An API-based SDK allows access to the Data Lake through an application level, too.

Monitoring

Keeping track of all the processes managed through the Data Lake is a critical and complex task. For this reason, the Data Lake integrates an automated monitoring system that verifies processes continuously: all the data sources must be acquired as planned and all the processes must run regularly. If anomalies are detected, for example, if a process is taking longer than expected to complete, specific alerts are issued and sent to a predefined distribution list. Thresholds and parameters, as well as the recipients of the alerts, can be personalized for each single data source and/or process.

Display a chart

Additional
services

Leveraging your data to its fullest is not a problem anymore

Analysis / Data Science

Would you like to analyse your available data in more detail, with a view to gather insights that can better inform your strategic decisions? Would you like to fully leverage your data and adopt ad hoc reports, to measure your specific KPIs?

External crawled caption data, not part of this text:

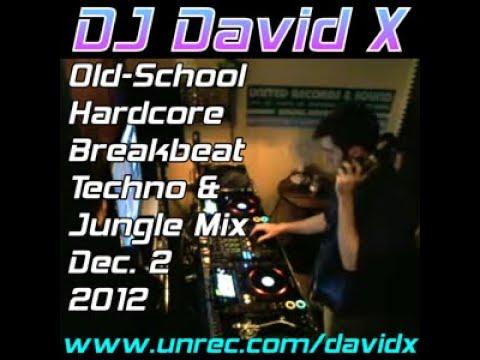 DJ David X - Old-School Hardcore Breakbeat Techno & Jungle Mix Dec 2012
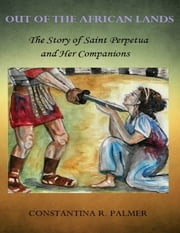 Out of the African Lands: The Story of Saint Perpetua and Her Companions ebook by Constantina R. Palmer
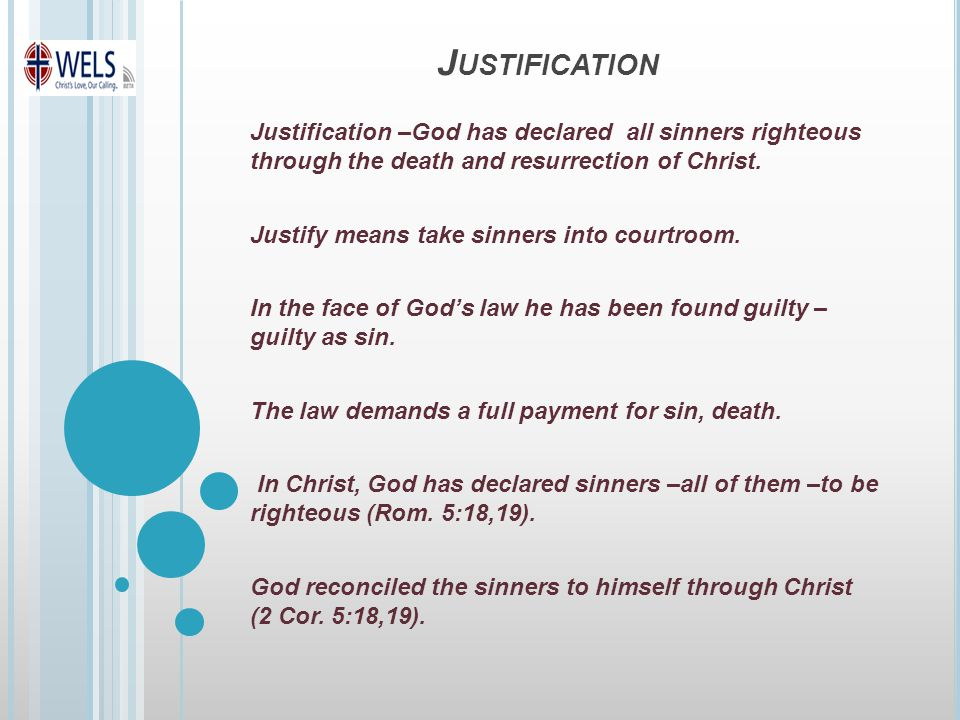 J USTIFICATION Justification –God has declared all sinners righteous through the death and resurrection of Christ.
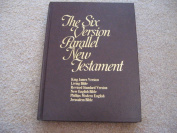 The six version Parallel New Testament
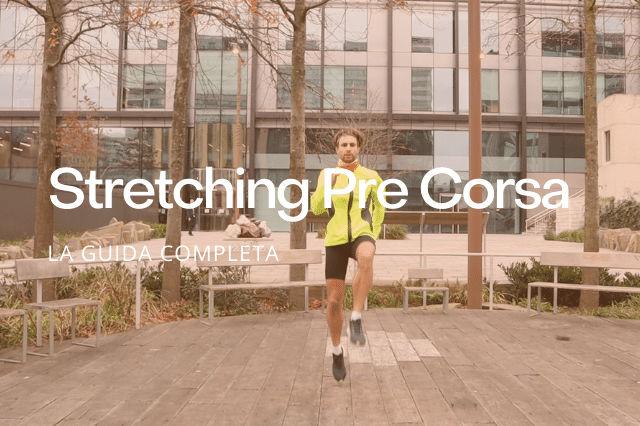 Stretching Pre Corsa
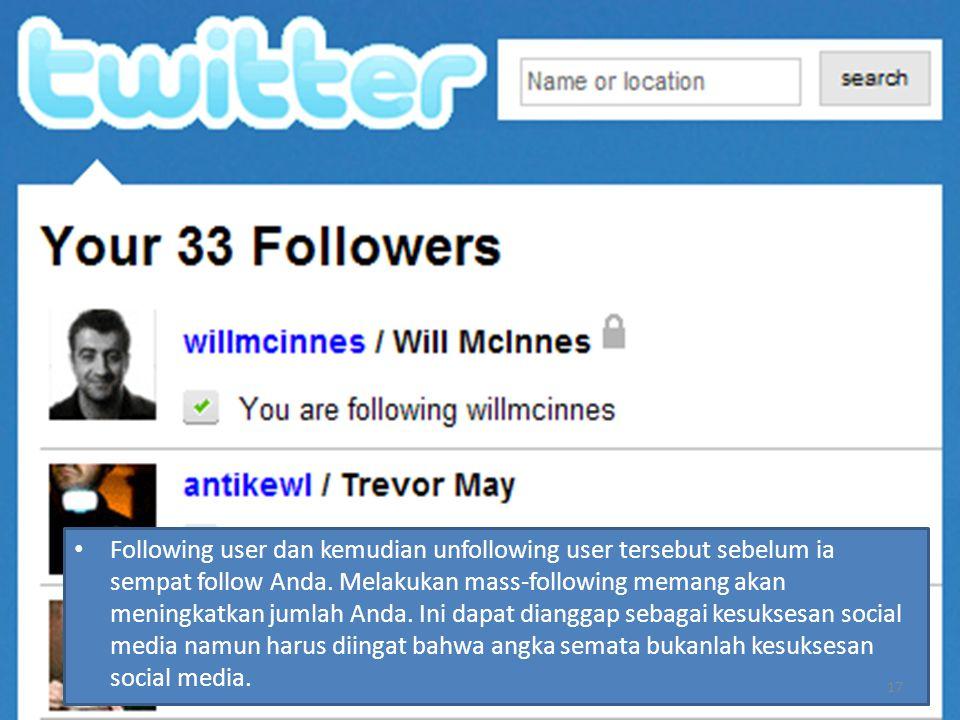 Following user dan kemudian unfollowing user tersebut sebelum ia sempat follow Anda.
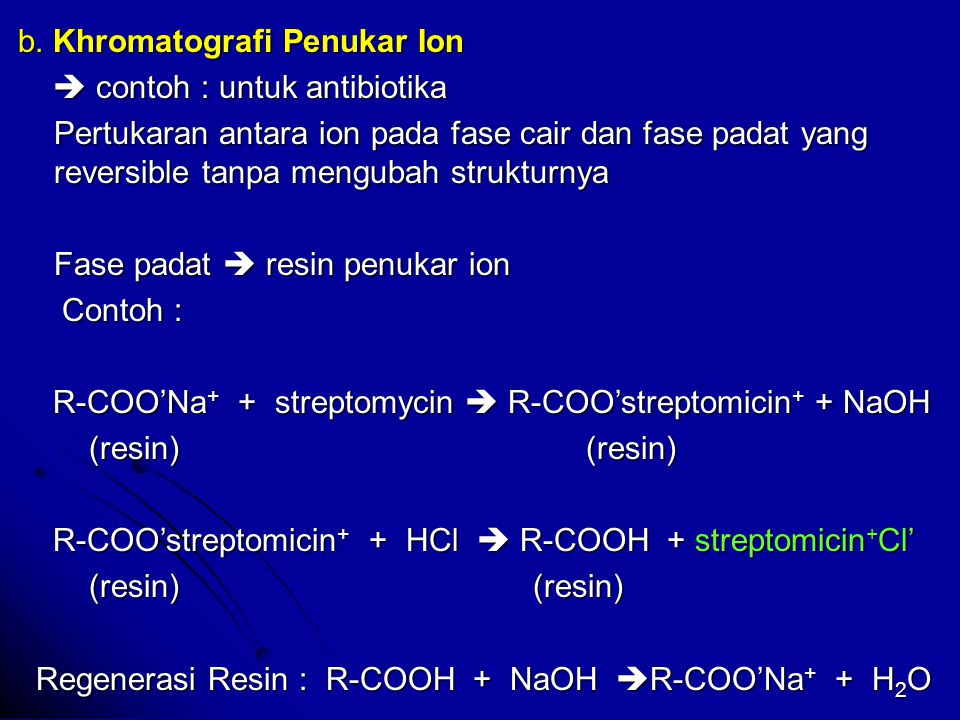 b. Khromatografi Penukar Ion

If you don't have a team of Data Scientists in your organization, or if you simply need some support, we're here for you. Neodata's core nature is Data Science and our team of experts is at your disposal, either on demand or for longer term projects at your premises.

Our objective is to make your life easier and make sure you can manage analysis independently if that's your wish, so we'll provide you with models that you can use and share without our intervention, and we'll arrange training sessions on demand.

 

Design, system integration and support

Our working method when designing a Data Lake includes a starting phase, where we identify the Client's strategic objectives and define a governance plan following the principles of privacy-by-design.

After that, we perform an as-is analysis, aiming at mapping all existing processes, the organizational structure of the teams that'll be involved in the project, communication protocols and flows, policies that define the evolution of the company's technology stack.

Then we enter the design phase, and we transform key guidelines into the clear definition of the system functionalities, the information flows, the dynamic data model, the IT equipment needed. We identify the professional roles in charge of supporting the project and we put at your disposal Project Managers, Business Consultants, System Architects, Data Scientists, Data Visualization Specialists and technical support.